PENCERAHAN TERHADAP MASALAH MENTALITAS MORAL DAN
KINERJA BANGSA **
Sekaligus menyambut harapan suksesnya
Pemilu Nasional 2014
Widjaja Kartadiredja
Pengantar
∏
Pemilu Nasional bukan “pesta demokrasi”
dengan makna hura-hura, melainkan sebuah momen penting untuk mempertaruhkan
bangsa Indonesia memiliki “seorang pimpinan nasional yang sekaligus sebagai
negarawan”. Yaitu pemimpin yang mampu
membangunkan bangsa untuk mengejar ketertinggalan dalam masalah mentalitas
moral dan nilai-nilai kinerja dalam dunia kerja dibanding dengan bangsa-bangsa
lain yang telah maju.
∏
Di sisi lain di belakang figur ini harus diyakini semua kalangan akan mendukungnya dan semangat rakyat
pun akan menggelora berpasrtisipasi melakukan pencerahan dan pengawasan terhadap
masalah-masalah mentalitas moral yang
terjadi di masyarakat dalam membantu aparat sekali pun hanya dalam bentuk
keberanian memberikan informasi., karena justru inilah penyebab esesnsial yang
kini telah membuat Indonesia makin meraja-lelanya tindakan-tindakan penyimpangan
dan penyelewengan yang terjadi di kalangan
masyarakat.
A. Latar belakang Pemikiran.
1.

Tugas Anda
Jawablah pertanyaan berikut berdasarkan kutipan sumber di atas.
1. Pemilu Nasional tahun berapa yang disambut dalam kutipan sumber?
2. Menurut bagian pengantar, Pemilu Nasional bukan "pesta demokrasi" dengan makna apa?
3. Dalam hal apa bangsa Indonesia disebut tertinggal dibanding bangsa-bangsa lain yang telah maju?

Bagian Data
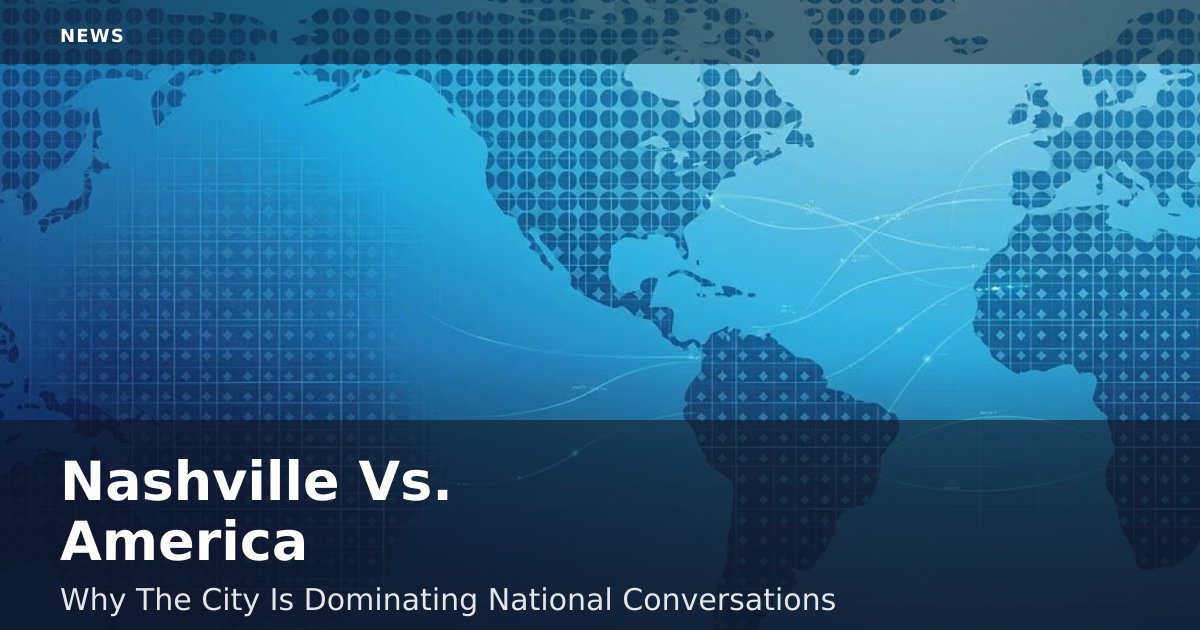 NEWS

Nashville Vs. America

Why The City Is Dominating National Conversations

Jawaban Latihan
1. Pemilu Nasional 2014.
2. Dengan makna hura-hura.
3. Dalam masalah mentalitas moral dan nilai-nilai kinerja dalam dunia kerja.